**HOW TO COMPLETE THIS TASK:** Ignoring every picture, return the lines of the listing below word for word, from the line that holds "test bank - dental" through the line that holds "Václav Rabas - Píseň".

**GIVEN DATA:**
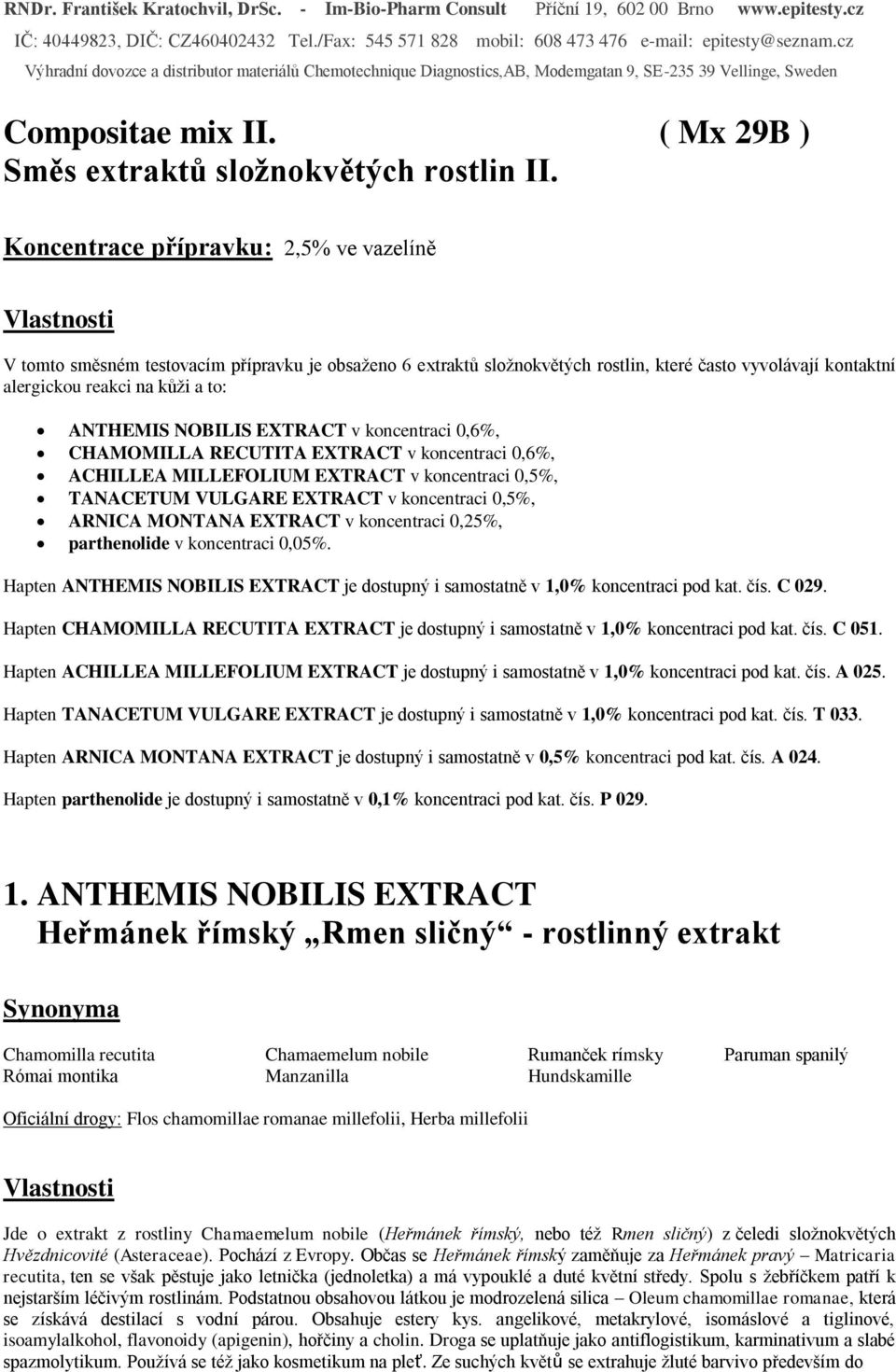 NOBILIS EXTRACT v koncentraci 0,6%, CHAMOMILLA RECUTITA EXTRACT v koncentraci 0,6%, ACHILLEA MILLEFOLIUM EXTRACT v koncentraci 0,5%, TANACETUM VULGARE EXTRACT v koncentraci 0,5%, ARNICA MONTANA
---
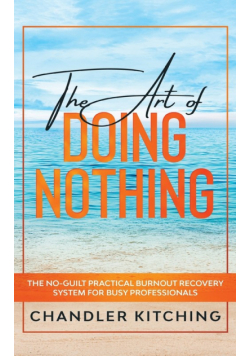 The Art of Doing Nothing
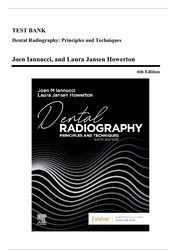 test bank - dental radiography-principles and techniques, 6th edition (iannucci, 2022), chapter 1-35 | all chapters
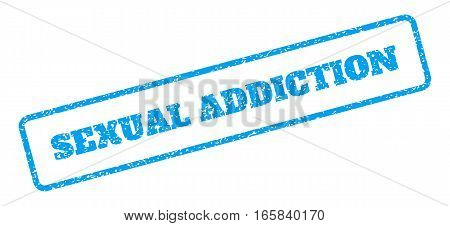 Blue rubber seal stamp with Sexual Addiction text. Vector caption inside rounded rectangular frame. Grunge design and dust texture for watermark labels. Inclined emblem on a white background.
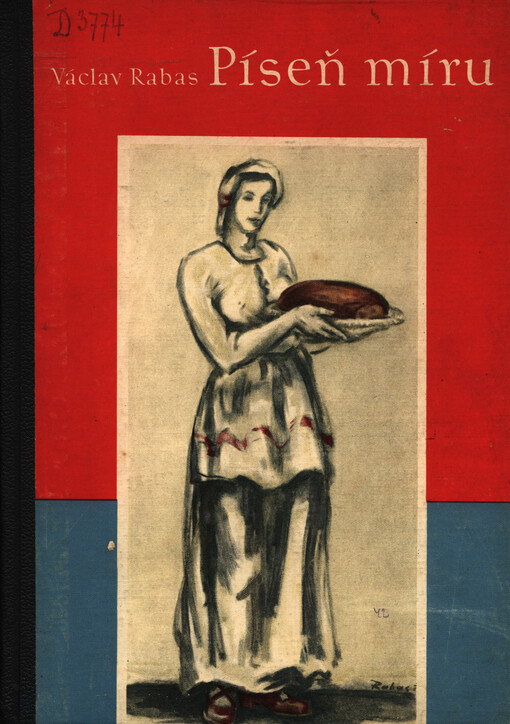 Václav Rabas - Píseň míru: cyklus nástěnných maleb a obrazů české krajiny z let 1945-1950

**RESPONSE TO THE EXERCISE:**
 test bank - dental radiography-principles and techniques, 6th edition (iannucci, 2022), chapter 1-35 | all chapters
 Blue rubber seal stamp with Sexual Addiction text. Vector caption inside rounded rectangular frame. Grunge design and dust texture for watermark labels. Inclined emblem on a white background.
 Václav Rabas - Píseň míru: cyklus nástěnných maleb a obrazů české krajiny z let 1945-1950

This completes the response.